La richiesta dei tanti, che oggi pomeriggio erano davanti a Palazzo d’Orleans, è proprio rivolta principalmente a lui, al governatore della Sicilia, colui che doveva fare la rivoluzione che è subito abortita davanti ai problemi economici di una Regione (3 miliardi a quanto pare il buco) che non riesce a decidere su nulla, soprattutto, su quale debba essere il futuro, in termini di sviluppo, dell’isola.
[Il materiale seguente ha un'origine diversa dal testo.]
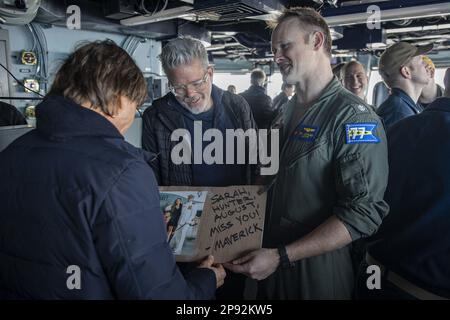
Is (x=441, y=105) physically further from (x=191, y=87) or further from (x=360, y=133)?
(x=191, y=87)

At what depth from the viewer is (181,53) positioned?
177 centimetres

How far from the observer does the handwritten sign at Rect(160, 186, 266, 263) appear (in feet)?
4.42

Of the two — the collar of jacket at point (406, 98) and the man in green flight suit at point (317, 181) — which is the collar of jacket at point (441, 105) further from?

Per Crocetta, a cui si chiede di impugnare, così come hanno già fatto i governatori di Abruzzo, Campania, Lombardia, Marche, Puglia e Veneto, la legge 166/2014 di conversione del decreto 133/2014, la famosa Sblocca Italia, il futuro girerebbe attorno al vecchio sistema del petrolio e della raffinazione (ma ormai in Sicilia il petrolchimico è fortemente in crisi come dimostrano le dismissioni nell’area industriale di Siracusa), e non nel modello “sostenibile” che reclamano i sindaci con l’AnciSicilia, per valorizzare le produzioni di qualità e le risorse culturali e turistiche di una terra che non vuole più essere “sfruttata e abbandonata”, né tantomeno piattaforma militare nel Mediterraneo come sta avvenendo con il Mous, piuttosto una piattaforma di speranza per i tanti giovani costretti ad andare via.
La Sicilia ha ben altro da offrire, ma un abisso divide il modello Crocetta-Eni da quello dei sindaci e dell’Anci, affiancati dal sistema di azione locale dei Gal e delle Agenzie di sviluppo.